The U.S. government’s highway safety agency has decided to seek further information from General Motors about airbag failures in some Chevrolet Impala full-size cars.
The National Highway Traffic Safety Administration began an inquiry into the issue after receiving a petition from Donald Friedman of Xprts LLC, a Santa Barbara, California, company that examines crashes.
Friedman examined an April 2011 car crash in Hidalgo County, Texas, that severely injured an elderly man named Roberto Martinez. His wife Aurora was driving their 2008 Impala when it was hit by an SUV and forced into a concrete highway divider and a fixed barrier in front of the car. The passenger airbags didn’t deploy, and Roberto suffered permanent brain injuries, according to a lawsuit filed by the couple against GM. He died about 10 months later.
Friedman alleges that because Roberto Martinez was bounced around during the incident, the weight sensor in the passenger seat misread his weight and didn’t fire the airbag. The air bag is supposed to inflate for anyone other than a child or small adult.
The petition says GM used the same system in other models from 2004 through 2010. The inquiry covers about 320,000 Impalas from the 2007-2009 model years. Friedman says the cars should be recalled and the computers reprogrammed.
GM may be getting greater scrutiny from NHTSA after the company admitted knowing about a deadly ignition switch problem in some of its older small cars for more than a decade, yet it didn’t recall them until this year. Eventually the company recalled 2.6 million cars such as the Chevrolet Cobalt for that problem. NHTSA fined GM the maximum $35 million for failing to disclose information in the case. Lawmakers have said the agency should have spotted the problem years earlier and forced a GM recall.
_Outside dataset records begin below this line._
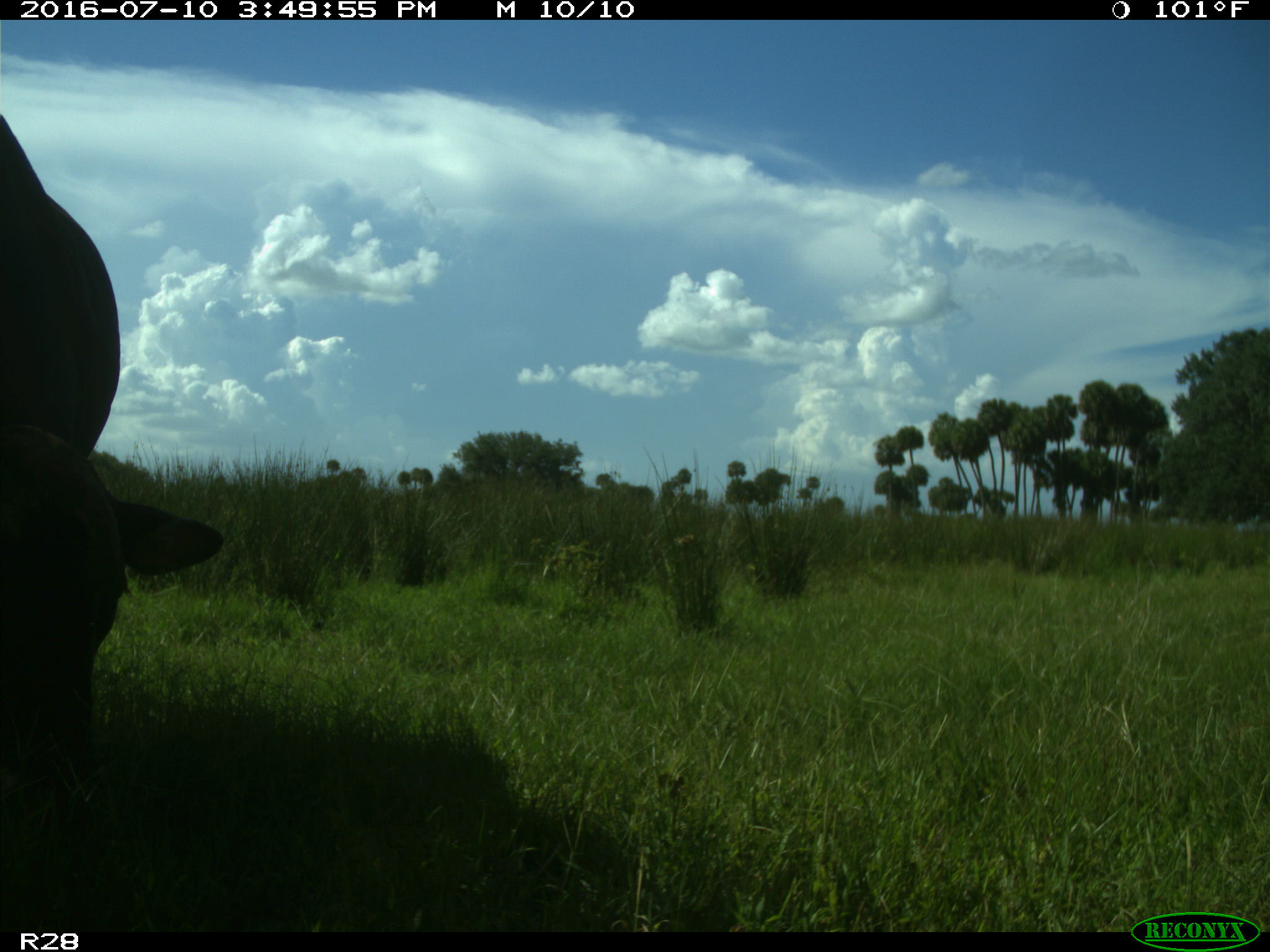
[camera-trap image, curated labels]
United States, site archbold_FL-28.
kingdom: Animalia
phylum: Chordata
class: Mammalia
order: Artiodactyla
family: Bovidae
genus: Bos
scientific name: Bos taurus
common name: domestic cow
Bos taurus (domestic cow).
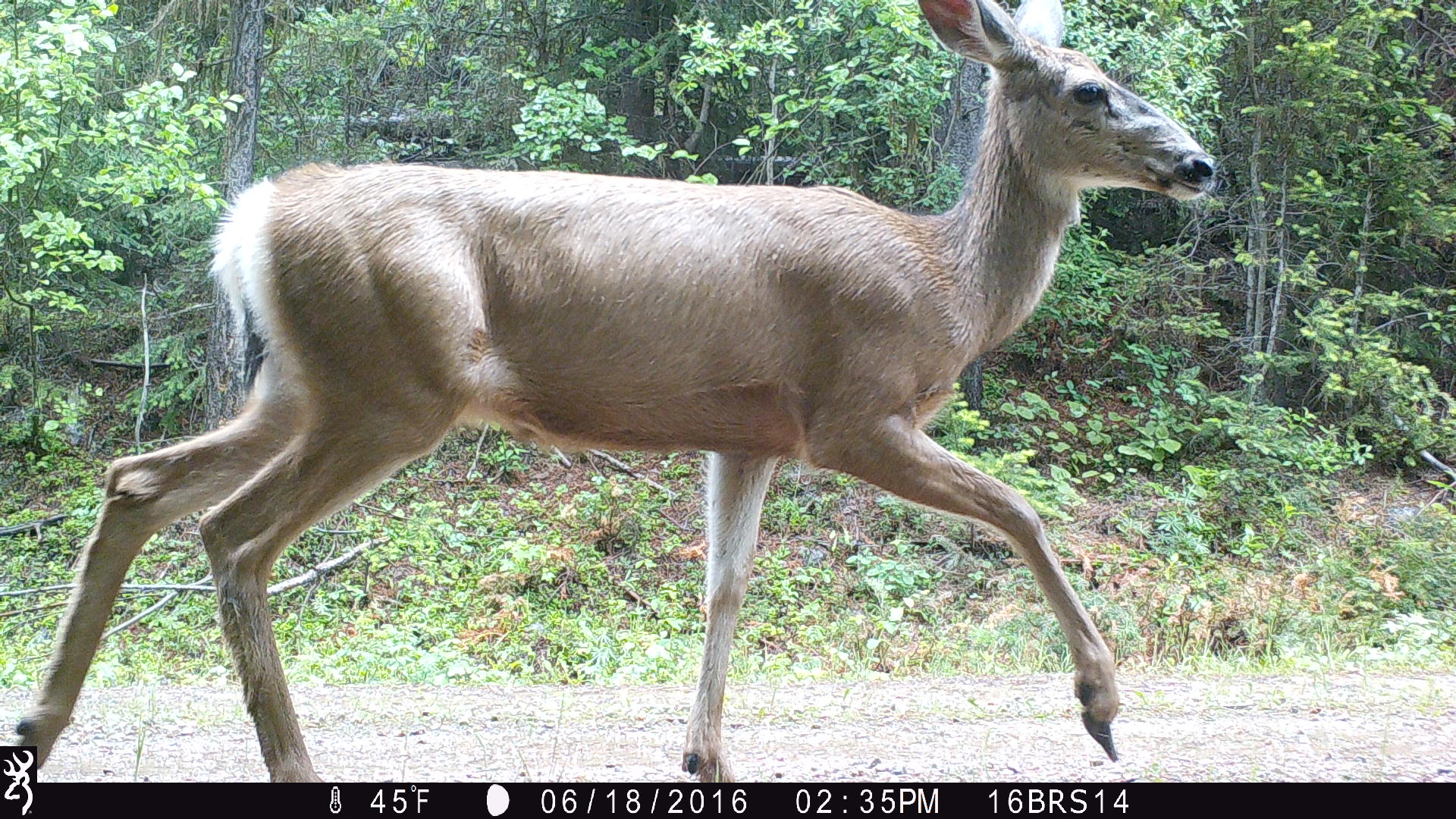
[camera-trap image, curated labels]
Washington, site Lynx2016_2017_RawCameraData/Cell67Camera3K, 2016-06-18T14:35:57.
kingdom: Animalia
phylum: Chordata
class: Mammalia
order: Artiodactyla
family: Cervidae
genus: Odocoileus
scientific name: Odocoileus hemionus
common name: mule deer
Odocoileus hemionus (mule deer). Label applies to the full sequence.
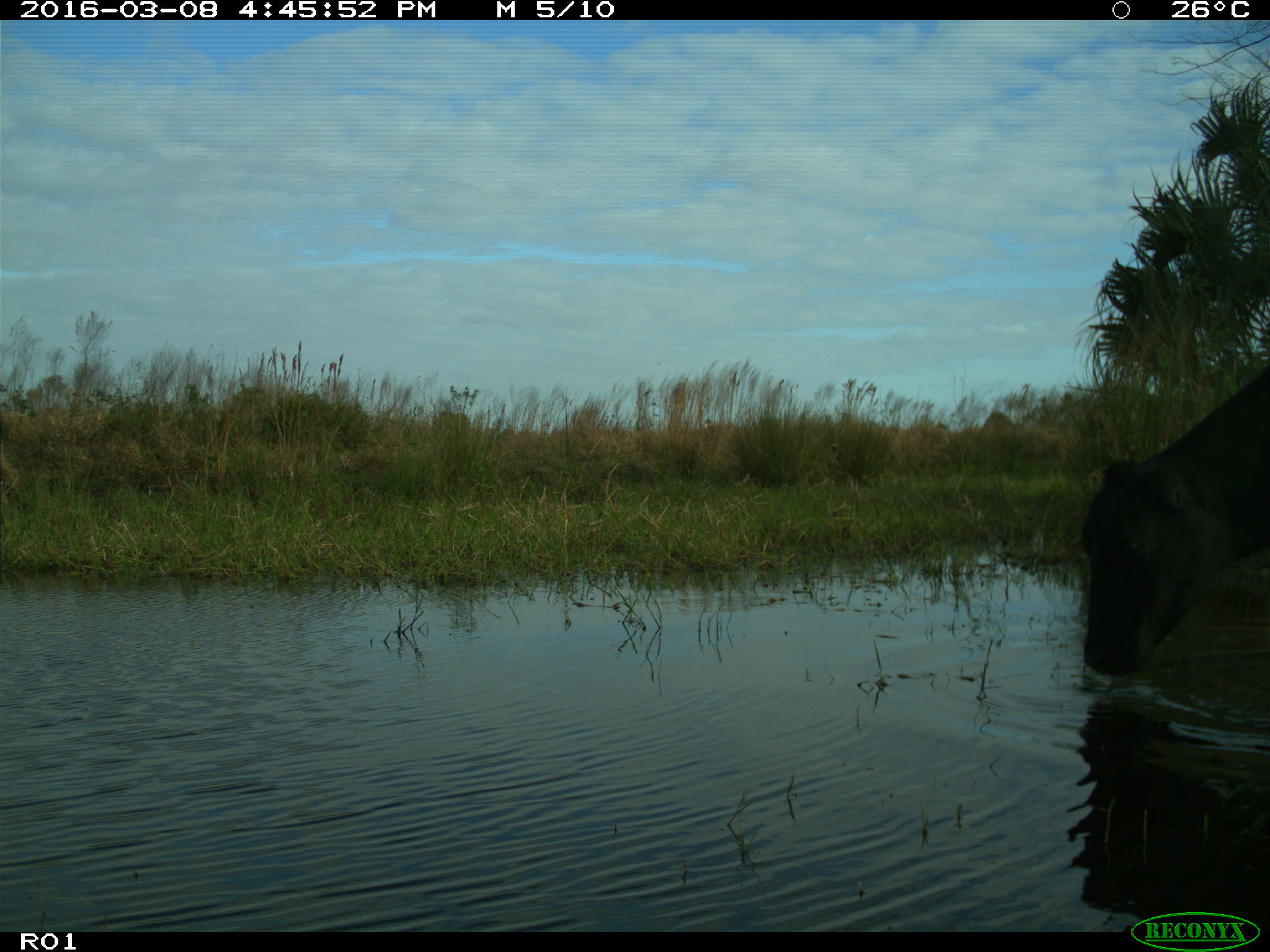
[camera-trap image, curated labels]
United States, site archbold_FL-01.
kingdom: Animalia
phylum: Chordata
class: Mammalia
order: Artiodactyla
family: Bovidae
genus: Bos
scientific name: Bos taurus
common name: domestic cow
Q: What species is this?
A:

The Martinez case was settled out of court about two years ago, said the couple’s attorney, Manuel Guerra. He would not disclose the sum.
Friedman said in an interview Friday that he filed the petition so the government would address the problem in other vehicles. “It seemed to me that it was an important thing to get in front of NHTSA and have the other vehicles that could have had the same defect taken care of,” he said.
The agency hasn’t found any defects so far, but will seek more data from GM “in an abundance of caution,” NHTSA said in documents posted Friday on its website.
GM spokesman Alan Adler says the company will cooperate. He said GM did its own review and decided not to take any action, although he would not comment on the reasons for that decision.
Clarence Ditlow, head of the nonprofit Center for Auto Safety and a frequent government critic, said the agency should make a decision immediately to grant or deny Friedman’s petition. If granted, the agency would open a formal investigation into the airbag weight sensors. That means NHTSA would assign investigators, make the probe public and eventually determine whether a safety defect exists. If there was a defect, the agency would seek a recall.
“We call on NHTSA to examine each of the fatal non-deployment crashes to determine whether the airbag should have deployed and why it didn’t,” Ditlow said in a letter sent to the agency in April.
Ditlow also said he fears that regulators may have missed a case with airbag problems similar to the Cobalt.
Messages were left Friday for two NHTSA spokeswomen.